▶ **Exercise brief**:
Please pull out every line in the records below that contains the string "instances", and copy each one in full.

▶ **Task data**:

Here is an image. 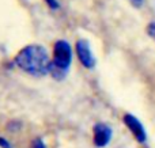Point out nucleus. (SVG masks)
I'll use <instances>...</instances> for the list:
<instances>
[{"instance_id":"obj_10","label":"nucleus","mask_w":155,"mask_h":148,"mask_svg":"<svg viewBox=\"0 0 155 148\" xmlns=\"http://www.w3.org/2000/svg\"><path fill=\"white\" fill-rule=\"evenodd\" d=\"M129 2L135 7H142V4H143V0H129Z\"/></svg>"},{"instance_id":"obj_1","label":"nucleus","mask_w":155,"mask_h":148,"mask_svg":"<svg viewBox=\"0 0 155 148\" xmlns=\"http://www.w3.org/2000/svg\"><path fill=\"white\" fill-rule=\"evenodd\" d=\"M15 64L23 72L33 76H45L49 73L51 60L46 49L41 45H27L15 56Z\"/></svg>"},{"instance_id":"obj_8","label":"nucleus","mask_w":155,"mask_h":148,"mask_svg":"<svg viewBox=\"0 0 155 148\" xmlns=\"http://www.w3.org/2000/svg\"><path fill=\"white\" fill-rule=\"evenodd\" d=\"M45 2L52 10H57V8H59V3H57V0H45Z\"/></svg>"},{"instance_id":"obj_4","label":"nucleus","mask_w":155,"mask_h":148,"mask_svg":"<svg viewBox=\"0 0 155 148\" xmlns=\"http://www.w3.org/2000/svg\"><path fill=\"white\" fill-rule=\"evenodd\" d=\"M124 122H125L127 128L131 130V133L135 136V139H136L139 143H144L147 136H146V130H144V128H143L142 122H140L136 117L132 116V114H125V116H124Z\"/></svg>"},{"instance_id":"obj_5","label":"nucleus","mask_w":155,"mask_h":148,"mask_svg":"<svg viewBox=\"0 0 155 148\" xmlns=\"http://www.w3.org/2000/svg\"><path fill=\"white\" fill-rule=\"evenodd\" d=\"M94 133V144L97 147H105L109 144L110 139H112V129L107 127L106 124H97L93 129Z\"/></svg>"},{"instance_id":"obj_7","label":"nucleus","mask_w":155,"mask_h":148,"mask_svg":"<svg viewBox=\"0 0 155 148\" xmlns=\"http://www.w3.org/2000/svg\"><path fill=\"white\" fill-rule=\"evenodd\" d=\"M31 148H45V144H44V141L41 139H35L31 144Z\"/></svg>"},{"instance_id":"obj_2","label":"nucleus","mask_w":155,"mask_h":148,"mask_svg":"<svg viewBox=\"0 0 155 148\" xmlns=\"http://www.w3.org/2000/svg\"><path fill=\"white\" fill-rule=\"evenodd\" d=\"M71 61H72V50L70 43L64 40H59L53 46V59L51 61L49 73L56 80H61L67 75Z\"/></svg>"},{"instance_id":"obj_6","label":"nucleus","mask_w":155,"mask_h":148,"mask_svg":"<svg viewBox=\"0 0 155 148\" xmlns=\"http://www.w3.org/2000/svg\"><path fill=\"white\" fill-rule=\"evenodd\" d=\"M147 33H148V35H150V37L155 41V22H151V23H148Z\"/></svg>"},{"instance_id":"obj_9","label":"nucleus","mask_w":155,"mask_h":148,"mask_svg":"<svg viewBox=\"0 0 155 148\" xmlns=\"http://www.w3.org/2000/svg\"><path fill=\"white\" fill-rule=\"evenodd\" d=\"M0 148H11V146L7 140H4V139L0 137Z\"/></svg>"},{"instance_id":"obj_3","label":"nucleus","mask_w":155,"mask_h":148,"mask_svg":"<svg viewBox=\"0 0 155 148\" xmlns=\"http://www.w3.org/2000/svg\"><path fill=\"white\" fill-rule=\"evenodd\" d=\"M75 49H76L78 59H79V61L82 63V65H84V67L88 68V69L94 68V65H95V59H94L93 53H91L90 43H88L86 40H78Z\"/></svg>"}]
</instances>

▶ **Written solution**:
I'll use <instances>...</instances> for the list:
<instances>
</instances>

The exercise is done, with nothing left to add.